5/ Les travaux pratiques des congressistes

Bechmann nous permet de souligner une caractéristique essentielle des congrès : les visites qui les précèdent, les accompagnent ou les suivent. Nul congrès sans réception, bien sûr581, mais nul congrès non plus sans déplacement à des installations modèles. Le véritable impact des congrès est peut-être dans cette « leçon de choses » de la visite sur le terrain, où maires, techniciens municipaux et hygiénistes universitaires rencontrent les ingénieurs en charge du fonctionnement des installations « modèles ». Ces moments de sociabilité peuvent servir à établir des contacts entre les divers protagonistes de l’assainissement de l’espace urbain. En général, il s’agit de faire admirer des réalisations à caractère exemplaire. Les comptes rendus dépouillés nous apprennent ainsi que les champs d’épandage de Gennevilliers et d’Achères sont un passage obligé des congressistes-hygiénistes qui se rassemblent dans la capitale, tant en 1895 qu’en 1900. L’hygiéniste turinois Luigi Pagliani déclare en 1903 « combien [il a] admiré l’usine d’incinération établie par la ville de Bruxelles : tous les visiteurs de cette installation modèle en sont absolument émerveillés. Je félicite tous ceux qui ont contribué à son édification et je forme le vœu que bientôt des établissements de ce genre se créent et se multiplient en Italie, où ils seraient si nécessaires »582.

Mais derrière la présence d’une installation dans le programme de visite, se cachent également des enjeux commerciaux. Une visite de congressistes met en valeur l’entreprise exploitant les procédés observés ou responsable de la réalisation de l’usine visitée. En 1895, Eugène Chardon, administrateur de la Compagnie de salubrité de Levallois-Perret, qui exploite un système d’assainissement pneumatique dans cette commune limitrophe de Paris et veut le faire connaître, prend la parole pour faire une présentation de son système au Congrès d’assainissement et de salubrité. En provoquant la curiosité, sinon l’enthousiasme, de l’assistance, il obtient le rajout d’un détour par son usine au programme des visites. Moment à l'occasion duquel il prend soin de ses hôtes : « un lunch est servi dans la cour de l’usine et M. Nadar prend une photo de groupe »583. Les grosses entreprises, comme Pont-à-Mousson dans les années 1920 (voir illustration ci-dessous), n'hésitent pas à « sponsoriser » les congrès et à louer les autobus pour transporter les visiteurs escomptés.

■ ■ ■ ■ ■ ■ ■

◆ Travail demandé: Rédigez la suite du texte sur les visites d'installations lors des congrès d'hygiène, en reprenant juste après sa dernière phrase.

◆ Matériel fourni:
■ ■ ■ ■ ■ ■ ■

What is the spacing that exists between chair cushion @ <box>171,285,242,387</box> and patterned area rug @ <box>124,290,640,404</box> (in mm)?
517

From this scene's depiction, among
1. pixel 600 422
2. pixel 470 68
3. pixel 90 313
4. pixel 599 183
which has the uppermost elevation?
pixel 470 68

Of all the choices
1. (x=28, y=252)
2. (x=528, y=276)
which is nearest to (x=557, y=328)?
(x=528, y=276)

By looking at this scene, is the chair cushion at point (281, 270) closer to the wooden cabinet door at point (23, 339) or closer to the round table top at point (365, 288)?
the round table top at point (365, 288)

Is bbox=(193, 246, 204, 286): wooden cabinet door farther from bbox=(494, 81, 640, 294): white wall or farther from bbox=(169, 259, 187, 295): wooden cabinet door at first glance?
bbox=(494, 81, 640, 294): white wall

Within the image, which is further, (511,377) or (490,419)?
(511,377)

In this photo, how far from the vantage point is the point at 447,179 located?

■ ■ ■ ■ ■ ■ ■

◆ Réponse proposée:
Les congressistes de l'AGHTM à Pont-à-Mousson (1926)
Les congressistes de l'AGHTM à Pont-à-Mousson (1926) TSM, décembre 1926.

Sociabilité associative, réseaux de papier, manifestations ponctuelles : les instruments potentiels de la diffusion des technologies créés pour améliorer l’environnement urbain au début du XXe siècle sont donc très nombreux. Certains furent une affaire de spécialistes ; d'autres s'employèrent à vulgariser auprès des édiles les méthodes destinées à faire reculer la morbidité par maladies « évitables », en leur présentant les divers moyens de s'assurer de la pureté des eaux bues par les citadins et d'éloigner les déchets de l'espace habité. L’implication des municipalités dans ces réseaux d’échange d’information a pris des degrés variables, selon les villes et le type de manifestation. Il n'était pas possible de les passer sous silence, tant ils apparaissent au gré des documents internes comme une source par laquelle le maire, l’ingénieur ou un autre membre de l’administration locale entre en contact avec la nouveauté technique ou pratique susceptible de résoudre les problèmes concrets du quotidien. Mais il faudra resserrer l'angle de vue jusqu'à la ville, pour étudier dans une deuxième partie l'utilisation concrète de ces moyens de diffusion des innovations, et nuancer si besoin est le rôle de certains, présents pour l'historien dans les bibliothèques plus que dans les archives des projets municipaux.

Avant cela, puisque nous avons entrevu les contacts entre techniciens ou élus locaux et d'autres acteurs extérieurs au monde des administrations urbaines – dans les vœux adressés aux gouvernements ou aux pouvoirs publics à l’occasion des congrès, dans les stratégies des entreprises pour pénétrer des canaux qui recèlent de nombreux clients potentiels – actions et ambitions de l’État et des entreprises doivent maintenant être questionnées. Ensuite viendra le rôle de l’opinion publique locale et des relations entre les édiles et les citadins. Ces derniers, informés par la presse des projets de mise en œuvre des innovations hygiéniques qui les concernent, sont d'ailleurs pris en compte par les réseaux de spécialistes, qui réfléchissent sur leur « éducation » au changement.

Notes
581.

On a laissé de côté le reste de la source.